Text passage:
******
This free pattern is based on the not-so-free but oh-so-beautiful Grow quilt pattern found in the shop. So after you make a beautiful Grow pillow you can make a matching quilt too!
Envelope Pillow Cover Supplies
- Finished pillow top OR a piece of fabric that is 1/2" larger on all sides than your pillow insert. In this example my pillow insert is 18" square so my pillow top is... you guessed it – 19" square!
- Backing Fabric – to make an envelope pillow cover for an 18" pillow, you need 1/2 yd. of backing fabric or scraps large enough to cover the two pieces. Measurements for those pieces are in Step 1.
- Binding – this is optional. If you do want to add binding to your pillow, measure the perimeter of your unfinished pillow and add 10". For a finished 18" pillow, the math looks like this – 19 x 4 = 76 + 10 = 86. That means the binding needs to be at least 86" long. If using 42" wide fabric, you can probably squeak by with 2 strips. For the most part we will be using this binding tutorial, but the strips will be wider because our perimeter seam is wider than a 1/4", but I'm getting ahead of myself...
- Glue Stick (optional)
- Basic Sewing Supplies
- Pillow insert – I bought this 4-pack of 18" pillow inserts back in 2018 and have been really pleased with how they've held up over time.
******
Information given:
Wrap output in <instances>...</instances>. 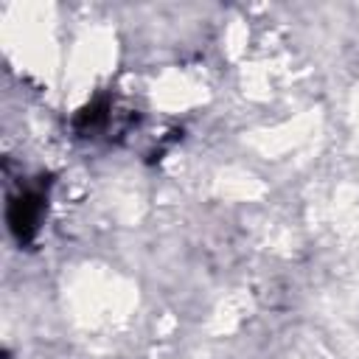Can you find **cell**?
Returning <instances> with one entry per match:
<instances>
[{
	"mask_svg": "<svg viewBox=\"0 0 359 359\" xmlns=\"http://www.w3.org/2000/svg\"><path fill=\"white\" fill-rule=\"evenodd\" d=\"M42 213H45V191H42V182L39 185H31V188H22L20 194H14L8 199V230L14 233V238L20 244H28L36 230H39V222H42Z\"/></svg>",
	"mask_w": 359,
	"mask_h": 359,
	"instance_id": "1",
	"label": "cell"
},
{
	"mask_svg": "<svg viewBox=\"0 0 359 359\" xmlns=\"http://www.w3.org/2000/svg\"><path fill=\"white\" fill-rule=\"evenodd\" d=\"M107 104L104 101H95V104H90V107H84L81 112H79V118H76V126L81 129V132H90V129H95V126H101L104 123V118H107Z\"/></svg>",
	"mask_w": 359,
	"mask_h": 359,
	"instance_id": "2",
	"label": "cell"
}]
</instances>
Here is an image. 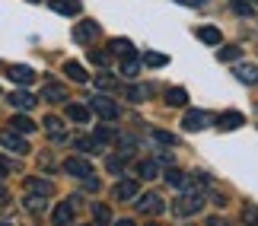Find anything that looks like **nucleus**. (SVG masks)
<instances>
[{
    "mask_svg": "<svg viewBox=\"0 0 258 226\" xmlns=\"http://www.w3.org/2000/svg\"><path fill=\"white\" fill-rule=\"evenodd\" d=\"M64 172L74 175V179H86V175H93V166L80 156H71V160H64Z\"/></svg>",
    "mask_w": 258,
    "mask_h": 226,
    "instance_id": "6",
    "label": "nucleus"
},
{
    "mask_svg": "<svg viewBox=\"0 0 258 226\" xmlns=\"http://www.w3.org/2000/svg\"><path fill=\"white\" fill-rule=\"evenodd\" d=\"M108 48H112V54H131V51H134L127 38H112V42H108Z\"/></svg>",
    "mask_w": 258,
    "mask_h": 226,
    "instance_id": "25",
    "label": "nucleus"
},
{
    "mask_svg": "<svg viewBox=\"0 0 258 226\" xmlns=\"http://www.w3.org/2000/svg\"><path fill=\"white\" fill-rule=\"evenodd\" d=\"M153 140H156V143H163V146H175V143H178V137L169 134V131H153Z\"/></svg>",
    "mask_w": 258,
    "mask_h": 226,
    "instance_id": "29",
    "label": "nucleus"
},
{
    "mask_svg": "<svg viewBox=\"0 0 258 226\" xmlns=\"http://www.w3.org/2000/svg\"><path fill=\"white\" fill-rule=\"evenodd\" d=\"M137 191H141V188H137V182L134 179H124V182H118L115 188H112V198L115 201H134Z\"/></svg>",
    "mask_w": 258,
    "mask_h": 226,
    "instance_id": "7",
    "label": "nucleus"
},
{
    "mask_svg": "<svg viewBox=\"0 0 258 226\" xmlns=\"http://www.w3.org/2000/svg\"><path fill=\"white\" fill-rule=\"evenodd\" d=\"M29 4H38V0H29Z\"/></svg>",
    "mask_w": 258,
    "mask_h": 226,
    "instance_id": "39",
    "label": "nucleus"
},
{
    "mask_svg": "<svg viewBox=\"0 0 258 226\" xmlns=\"http://www.w3.org/2000/svg\"><path fill=\"white\" fill-rule=\"evenodd\" d=\"M147 96H150L147 86H131V90H127V99H131V102H144Z\"/></svg>",
    "mask_w": 258,
    "mask_h": 226,
    "instance_id": "32",
    "label": "nucleus"
},
{
    "mask_svg": "<svg viewBox=\"0 0 258 226\" xmlns=\"http://www.w3.org/2000/svg\"><path fill=\"white\" fill-rule=\"evenodd\" d=\"M96 86H99V90H112V86H115V77L99 73V77H96Z\"/></svg>",
    "mask_w": 258,
    "mask_h": 226,
    "instance_id": "36",
    "label": "nucleus"
},
{
    "mask_svg": "<svg viewBox=\"0 0 258 226\" xmlns=\"http://www.w3.org/2000/svg\"><path fill=\"white\" fill-rule=\"evenodd\" d=\"M182 4H188V7H204L207 0H182Z\"/></svg>",
    "mask_w": 258,
    "mask_h": 226,
    "instance_id": "38",
    "label": "nucleus"
},
{
    "mask_svg": "<svg viewBox=\"0 0 258 226\" xmlns=\"http://www.w3.org/2000/svg\"><path fill=\"white\" fill-rule=\"evenodd\" d=\"M198 38L207 45H220V29H214V26H204L201 32H198Z\"/></svg>",
    "mask_w": 258,
    "mask_h": 226,
    "instance_id": "24",
    "label": "nucleus"
},
{
    "mask_svg": "<svg viewBox=\"0 0 258 226\" xmlns=\"http://www.w3.org/2000/svg\"><path fill=\"white\" fill-rule=\"evenodd\" d=\"M7 77H10L13 83H19V86H29V83L35 80V70H32V67H26V64H13V67L7 70Z\"/></svg>",
    "mask_w": 258,
    "mask_h": 226,
    "instance_id": "9",
    "label": "nucleus"
},
{
    "mask_svg": "<svg viewBox=\"0 0 258 226\" xmlns=\"http://www.w3.org/2000/svg\"><path fill=\"white\" fill-rule=\"evenodd\" d=\"M207 124H211V115H207V112H201V109L185 112V121H182L185 131H204Z\"/></svg>",
    "mask_w": 258,
    "mask_h": 226,
    "instance_id": "5",
    "label": "nucleus"
},
{
    "mask_svg": "<svg viewBox=\"0 0 258 226\" xmlns=\"http://www.w3.org/2000/svg\"><path fill=\"white\" fill-rule=\"evenodd\" d=\"M48 207V201L42 198V194H32L29 191V198H26V210H32V213H42Z\"/></svg>",
    "mask_w": 258,
    "mask_h": 226,
    "instance_id": "23",
    "label": "nucleus"
},
{
    "mask_svg": "<svg viewBox=\"0 0 258 226\" xmlns=\"http://www.w3.org/2000/svg\"><path fill=\"white\" fill-rule=\"evenodd\" d=\"M45 131L51 134V137H57V140H61V137H64V121H61L57 115H48V118H45Z\"/></svg>",
    "mask_w": 258,
    "mask_h": 226,
    "instance_id": "20",
    "label": "nucleus"
},
{
    "mask_svg": "<svg viewBox=\"0 0 258 226\" xmlns=\"http://www.w3.org/2000/svg\"><path fill=\"white\" fill-rule=\"evenodd\" d=\"M74 38L77 42H93V38H99V26L89 19V23H80L77 26V32H74Z\"/></svg>",
    "mask_w": 258,
    "mask_h": 226,
    "instance_id": "12",
    "label": "nucleus"
},
{
    "mask_svg": "<svg viewBox=\"0 0 258 226\" xmlns=\"http://www.w3.org/2000/svg\"><path fill=\"white\" fill-rule=\"evenodd\" d=\"M67 118H71V121H89V109H83V105H77V102H71L67 105Z\"/></svg>",
    "mask_w": 258,
    "mask_h": 226,
    "instance_id": "21",
    "label": "nucleus"
},
{
    "mask_svg": "<svg viewBox=\"0 0 258 226\" xmlns=\"http://www.w3.org/2000/svg\"><path fill=\"white\" fill-rule=\"evenodd\" d=\"M96 140H99V143L115 140V131H112V127H99V131H96Z\"/></svg>",
    "mask_w": 258,
    "mask_h": 226,
    "instance_id": "37",
    "label": "nucleus"
},
{
    "mask_svg": "<svg viewBox=\"0 0 258 226\" xmlns=\"http://www.w3.org/2000/svg\"><path fill=\"white\" fill-rule=\"evenodd\" d=\"M26 191H32V194H42V198H51L54 194V185L48 182V179H26Z\"/></svg>",
    "mask_w": 258,
    "mask_h": 226,
    "instance_id": "10",
    "label": "nucleus"
},
{
    "mask_svg": "<svg viewBox=\"0 0 258 226\" xmlns=\"http://www.w3.org/2000/svg\"><path fill=\"white\" fill-rule=\"evenodd\" d=\"M236 77H239L242 83L255 86V83H258V67H255V64H239V67H236Z\"/></svg>",
    "mask_w": 258,
    "mask_h": 226,
    "instance_id": "16",
    "label": "nucleus"
},
{
    "mask_svg": "<svg viewBox=\"0 0 258 226\" xmlns=\"http://www.w3.org/2000/svg\"><path fill=\"white\" fill-rule=\"evenodd\" d=\"M137 210H141V213H147V217H160V213L166 210V204H163V198H160V194H144V198L141 201H137Z\"/></svg>",
    "mask_w": 258,
    "mask_h": 226,
    "instance_id": "3",
    "label": "nucleus"
},
{
    "mask_svg": "<svg viewBox=\"0 0 258 226\" xmlns=\"http://www.w3.org/2000/svg\"><path fill=\"white\" fill-rule=\"evenodd\" d=\"M10 127L19 131V134H32L35 131V121H32V118H26V115H13V118H10Z\"/></svg>",
    "mask_w": 258,
    "mask_h": 226,
    "instance_id": "15",
    "label": "nucleus"
},
{
    "mask_svg": "<svg viewBox=\"0 0 258 226\" xmlns=\"http://www.w3.org/2000/svg\"><path fill=\"white\" fill-rule=\"evenodd\" d=\"M89 109L102 118V121H115L118 118V102L108 99V96H93V99H89Z\"/></svg>",
    "mask_w": 258,
    "mask_h": 226,
    "instance_id": "2",
    "label": "nucleus"
},
{
    "mask_svg": "<svg viewBox=\"0 0 258 226\" xmlns=\"http://www.w3.org/2000/svg\"><path fill=\"white\" fill-rule=\"evenodd\" d=\"M42 99H48V102H67V90L61 83H48L42 90Z\"/></svg>",
    "mask_w": 258,
    "mask_h": 226,
    "instance_id": "14",
    "label": "nucleus"
},
{
    "mask_svg": "<svg viewBox=\"0 0 258 226\" xmlns=\"http://www.w3.org/2000/svg\"><path fill=\"white\" fill-rule=\"evenodd\" d=\"M201 207H204L201 191H191V194H182V198L172 204V213H175V217H191V213H198Z\"/></svg>",
    "mask_w": 258,
    "mask_h": 226,
    "instance_id": "1",
    "label": "nucleus"
},
{
    "mask_svg": "<svg viewBox=\"0 0 258 226\" xmlns=\"http://www.w3.org/2000/svg\"><path fill=\"white\" fill-rule=\"evenodd\" d=\"M233 10H236V13H239V16H252V13H255L249 0H233Z\"/></svg>",
    "mask_w": 258,
    "mask_h": 226,
    "instance_id": "34",
    "label": "nucleus"
},
{
    "mask_svg": "<svg viewBox=\"0 0 258 226\" xmlns=\"http://www.w3.org/2000/svg\"><path fill=\"white\" fill-rule=\"evenodd\" d=\"M144 64H150V67H166V64H169V57H166V54H156V51H147V54H144Z\"/></svg>",
    "mask_w": 258,
    "mask_h": 226,
    "instance_id": "27",
    "label": "nucleus"
},
{
    "mask_svg": "<svg viewBox=\"0 0 258 226\" xmlns=\"http://www.w3.org/2000/svg\"><path fill=\"white\" fill-rule=\"evenodd\" d=\"M137 172H141L144 179H156V175H160V163H156V160H144L141 166H137Z\"/></svg>",
    "mask_w": 258,
    "mask_h": 226,
    "instance_id": "22",
    "label": "nucleus"
},
{
    "mask_svg": "<svg viewBox=\"0 0 258 226\" xmlns=\"http://www.w3.org/2000/svg\"><path fill=\"white\" fill-rule=\"evenodd\" d=\"M64 73L71 77L74 83H86V70H83V64H77V61H67L64 64Z\"/></svg>",
    "mask_w": 258,
    "mask_h": 226,
    "instance_id": "19",
    "label": "nucleus"
},
{
    "mask_svg": "<svg viewBox=\"0 0 258 226\" xmlns=\"http://www.w3.org/2000/svg\"><path fill=\"white\" fill-rule=\"evenodd\" d=\"M121 73H124V77H137V73H141V57H137L134 51H131V54H124Z\"/></svg>",
    "mask_w": 258,
    "mask_h": 226,
    "instance_id": "18",
    "label": "nucleus"
},
{
    "mask_svg": "<svg viewBox=\"0 0 258 226\" xmlns=\"http://www.w3.org/2000/svg\"><path fill=\"white\" fill-rule=\"evenodd\" d=\"M51 10L54 13H64V16H77L80 13V0H51Z\"/></svg>",
    "mask_w": 258,
    "mask_h": 226,
    "instance_id": "13",
    "label": "nucleus"
},
{
    "mask_svg": "<svg viewBox=\"0 0 258 226\" xmlns=\"http://www.w3.org/2000/svg\"><path fill=\"white\" fill-rule=\"evenodd\" d=\"M166 102H169L172 109H182V105L188 102V93L182 90V86H172V90H166Z\"/></svg>",
    "mask_w": 258,
    "mask_h": 226,
    "instance_id": "17",
    "label": "nucleus"
},
{
    "mask_svg": "<svg viewBox=\"0 0 258 226\" xmlns=\"http://www.w3.org/2000/svg\"><path fill=\"white\" fill-rule=\"evenodd\" d=\"M239 124H245L242 112H223L220 118H217V127H220V131H236Z\"/></svg>",
    "mask_w": 258,
    "mask_h": 226,
    "instance_id": "11",
    "label": "nucleus"
},
{
    "mask_svg": "<svg viewBox=\"0 0 258 226\" xmlns=\"http://www.w3.org/2000/svg\"><path fill=\"white\" fill-rule=\"evenodd\" d=\"M163 179L169 185H175V188H182V185H185V172L182 169H169V172H163Z\"/></svg>",
    "mask_w": 258,
    "mask_h": 226,
    "instance_id": "28",
    "label": "nucleus"
},
{
    "mask_svg": "<svg viewBox=\"0 0 258 226\" xmlns=\"http://www.w3.org/2000/svg\"><path fill=\"white\" fill-rule=\"evenodd\" d=\"M89 61L93 64H108L112 61V51H93V48H89Z\"/></svg>",
    "mask_w": 258,
    "mask_h": 226,
    "instance_id": "35",
    "label": "nucleus"
},
{
    "mask_svg": "<svg viewBox=\"0 0 258 226\" xmlns=\"http://www.w3.org/2000/svg\"><path fill=\"white\" fill-rule=\"evenodd\" d=\"M7 99H10V105H13V109H19V112H32V109H35V96H32V93H26V90L10 93Z\"/></svg>",
    "mask_w": 258,
    "mask_h": 226,
    "instance_id": "8",
    "label": "nucleus"
},
{
    "mask_svg": "<svg viewBox=\"0 0 258 226\" xmlns=\"http://www.w3.org/2000/svg\"><path fill=\"white\" fill-rule=\"evenodd\" d=\"M93 213H96L99 223H112V210H108L105 204H93Z\"/></svg>",
    "mask_w": 258,
    "mask_h": 226,
    "instance_id": "33",
    "label": "nucleus"
},
{
    "mask_svg": "<svg viewBox=\"0 0 258 226\" xmlns=\"http://www.w3.org/2000/svg\"><path fill=\"white\" fill-rule=\"evenodd\" d=\"M239 54H242V48H236V45H226V48H220V51H217V57H220V61H236Z\"/></svg>",
    "mask_w": 258,
    "mask_h": 226,
    "instance_id": "30",
    "label": "nucleus"
},
{
    "mask_svg": "<svg viewBox=\"0 0 258 226\" xmlns=\"http://www.w3.org/2000/svg\"><path fill=\"white\" fill-rule=\"evenodd\" d=\"M99 146H102V143H99L96 140V137H80V140H77V150H83V153H89V150H99Z\"/></svg>",
    "mask_w": 258,
    "mask_h": 226,
    "instance_id": "31",
    "label": "nucleus"
},
{
    "mask_svg": "<svg viewBox=\"0 0 258 226\" xmlns=\"http://www.w3.org/2000/svg\"><path fill=\"white\" fill-rule=\"evenodd\" d=\"M74 220V207L71 204H61V207L54 210V223H71Z\"/></svg>",
    "mask_w": 258,
    "mask_h": 226,
    "instance_id": "26",
    "label": "nucleus"
},
{
    "mask_svg": "<svg viewBox=\"0 0 258 226\" xmlns=\"http://www.w3.org/2000/svg\"><path fill=\"white\" fill-rule=\"evenodd\" d=\"M0 143L7 146V150H13V153H29V143L23 140V137H19V131H13V127H10V131H0Z\"/></svg>",
    "mask_w": 258,
    "mask_h": 226,
    "instance_id": "4",
    "label": "nucleus"
}]
</instances>
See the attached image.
******
Challenges:
1. According to the pillow cover supplies text, what is the minimum binding length for a finished 18" pillow?
2. From the pillow cover supplies text, reproduce word for word the passage starting at "This free pattern" and ending at "matching quilt too!".

Complete answers:
1. At least 86".

2.
This free pattern is based on the not-so-free but oh-so-beautiful Grow quilt pattern found in the shop. So after you make a beautiful Grow pillow you can make a matching quilt too!